Noah resorts to drink to deal with the challenges that face every subsequent survivor of trauma. He was the first survivor to resort to intoxicating substances to cope with the aftereffects of trauma, but he most certainly was not the last.
Is intoxication the only coping method available to survivors? It is here that I'd like to bring an insight of Rabbi Samson Raphael Hirsch into play.
He notes that the Hebrew word in our verse for “became drunk” is vayishkar. The root letters of this word are sh-kh-r. Rav Hirsch notes that there are several other words in Hebrew with similar root letters. Two of them are sh-y-r, song or poem, and sh-k-r, falsehood. He proceeds to explain that these three terms represent three different modes of relationship between truth and reality.
For Rav Hirsch, truth is not synonymous with reality. Reality is what is, whereas truth is what can be. The person who uses sh-y-r, the poetic imagination, knows that he can transform the truth which often lies hidden in the present into a new future reality. He need not live forever in a condition of post-traumatic stress. He can use the truth of his poetic imagination, of his hopes and dreams, to construct a new and better reality. This is the preferred mode for the survivor of trauma.
Noah, however, chose a different mode entirely. He chose sh-kh-r, drink. Faced with a traumatic reality, he creates for himself a fantasy reality, stimulated by intoxicating substances. He opts for a reality distorted by drink, an artificial reality, an illusion which fades rapidly with time. This is not a solution to the problem of post-traumatic survival.

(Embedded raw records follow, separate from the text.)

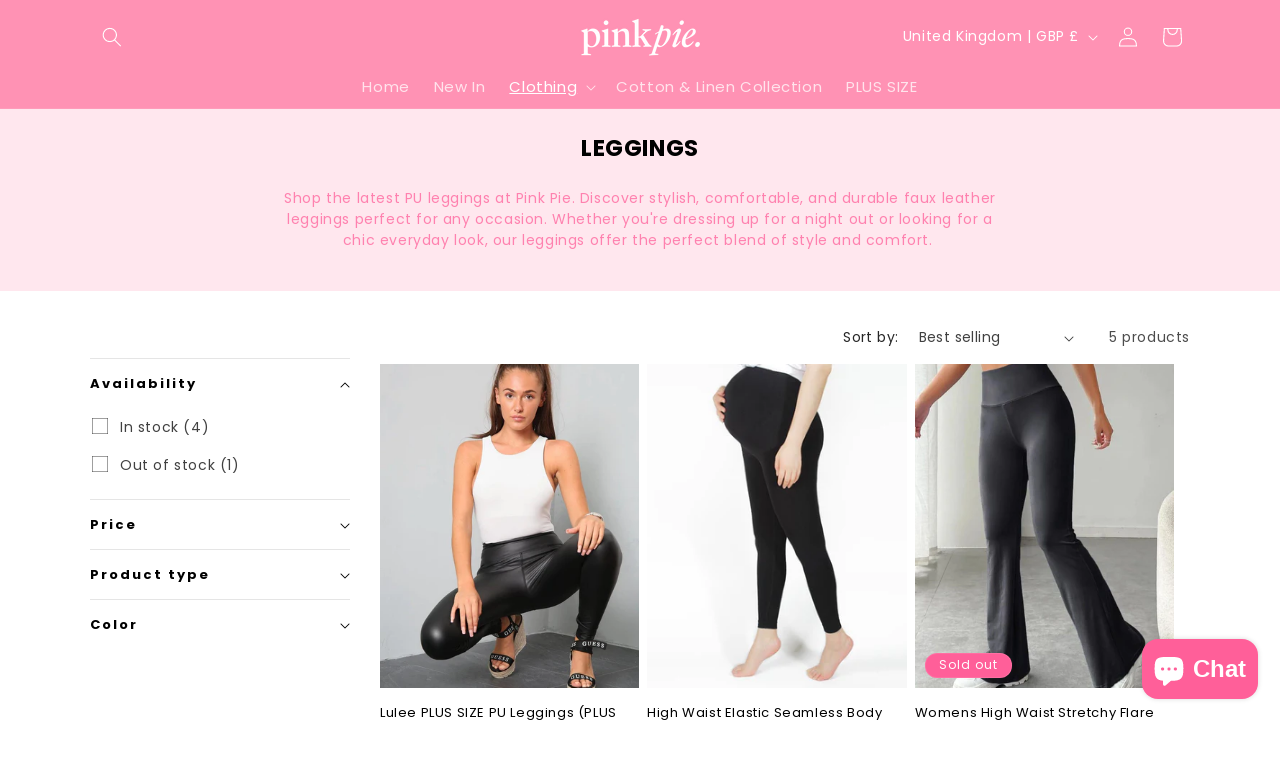

--- FILE ---
content_type: text/javascript
request_url: https://www.pinkpie.co/cdn/shop/t/11/assets/search-form.js?v=133129549252120666541720520070
body_size: -464
content:
class SearchForm extends HTMLElement{constructor(){super(),this.input=this.querySelector('input[type="search"]'),this.resetButton=this.querySelector('button[type="reset"]'),this.input&&(this.input.form.addEventListener("reset",this.onFormReset.bind(this)),this.input.addEventListener("input",debounce(event=>{this.onChange(event)},300).bind(this)))}toggleResetButton(){const resetIsHidden=this.resetButton.classList.contains("hidden");this.input.value.length>0&&resetIsHidden?this.resetButton.classList.remove("hidden"):this.input.value.length===0&&!resetIsHidden&&this.resetButton.classList.add("hidden")}onChange(){this.toggleResetButton()}shouldResetForm(){return!document.querySelector('[aria-selected="true"] a')}onFormReset(event){event.preventDefault(),this.shouldResetForm()&&(this.input.value="",this.input.focus(),this.toggleResetButton())}}customElements.define("search-form",SearchForm);
//# sourceMappingURL=/cdn/shop/t/11/assets/search-form.js.map?v=133129549252120666541720520070
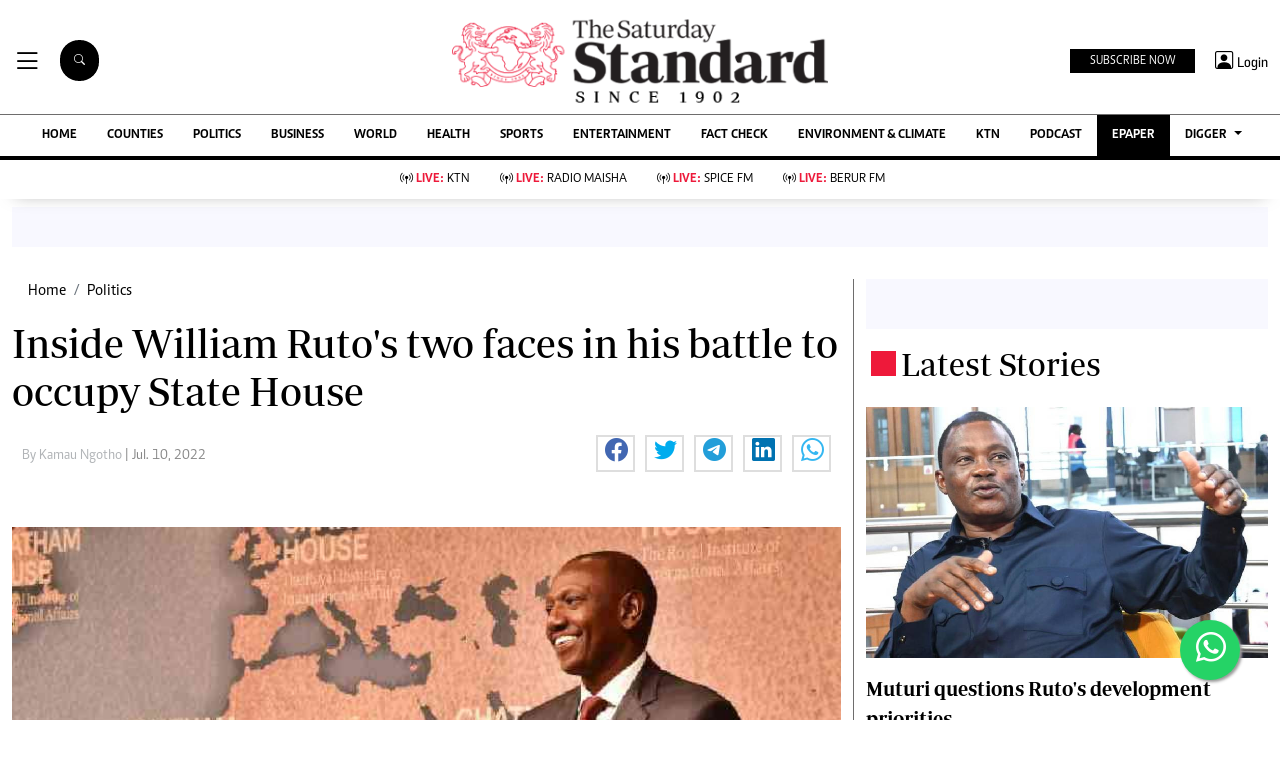

--- FILE ---
content_type: text/html; charset=utf-8
request_url: https://www.google.com/recaptcha/api2/aframe
body_size: 113
content:
<!DOCTYPE HTML><html><head><meta http-equiv="content-type" content="text/html; charset=UTF-8"></head><body><script nonce="Ba8tQVazj4pPlss5etBRkg">/** Anti-fraud and anti-abuse applications only. See google.com/recaptcha */ try{var clients={'sodar':'https://pagead2.googlesyndication.com/pagead/sodar?'};window.addEventListener("message",function(a){try{if(a.source===window.parent){var b=JSON.parse(a.data);var c=clients[b['id']];if(c){var d=document.createElement('img');d.src=c+b['params']+'&rc='+(localStorage.getItem("rc::a")?sessionStorage.getItem("rc::b"):"");window.document.body.appendChild(d);sessionStorage.setItem("rc::e",parseInt(sessionStorage.getItem("rc::e")||0)+1);localStorage.setItem("rc::h",'1768672804393');}}}catch(b){}});window.parent.postMessage("_grecaptcha_ready", "*");}catch(b){}</script></body></html>

--- FILE ---
content_type: application/javascript; charset=utf-8
request_url: https://fundingchoicesmessages.google.com/f/AGSKWxUO8r5mEyj-3nQWbbstTZ5Ds6hzFeBn0KrgsjM3JKCvjy7WP9_CDrSh-TLGwhCec7TBr9Cf_qSB6brRIlQipIlDdWwq7Rrrk1KAX2bEYponKuLNZbkpcBJmQnAPJn4gYXR2LyY1nbUaZGnKY3Q8ea_zG6fXfALZFP8dwXsd5auArHCNw2Pytl9jcpWK/_/ads/tso-banner-ads-/adverts_.queue:-abp-has(.sponsored)/pubads_
body_size: -1290
content:
window['d6d2f40e-0895-4462-9fba-f5901c90fde2'] = true;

Then there is a third mode, the mode of sh-k-r, of falsehood. This mode comes in many varieties. We now have a vocabulary for those varieties: denial, false ideologies, alternate facts, fictitious memories. These mechanisms will not dissipate the pernicious effects of traumatic experiences.
Clearly, Rav Hirsch recommends the method of sh-y-r, the cultivation of the positive processes which we all possess, but of which we are seldom aware: Creative imagination, enlisting the cooperation of others, courage, and above all hope.
As Rabbi Jonathan Sacks is wont to explain, "Hope is not optimism and optimism is not hope. Optimism is the conviction that things will be better. Hope is the conviction that we can make things better."
The survivor who effectively deals with the traumas of his or her past strives to make things better, and in the process not only survives but thrives, transcends the painful memories of the past, and painstakingly constructs a better future.
Noah failed as a survivor. Perhaps that is perhaps the essential distinction between him and the hero of next week's Torah portion, Abraham. He too survived traumas, ten trials by the count of our rabbis, but he was able to employ the mode of sh-y-r, not sh-kh-r and not sh-k-r.
He utilized truth to create a new reality, the reality of monotheism and, eventually, the reality of the Jewish people.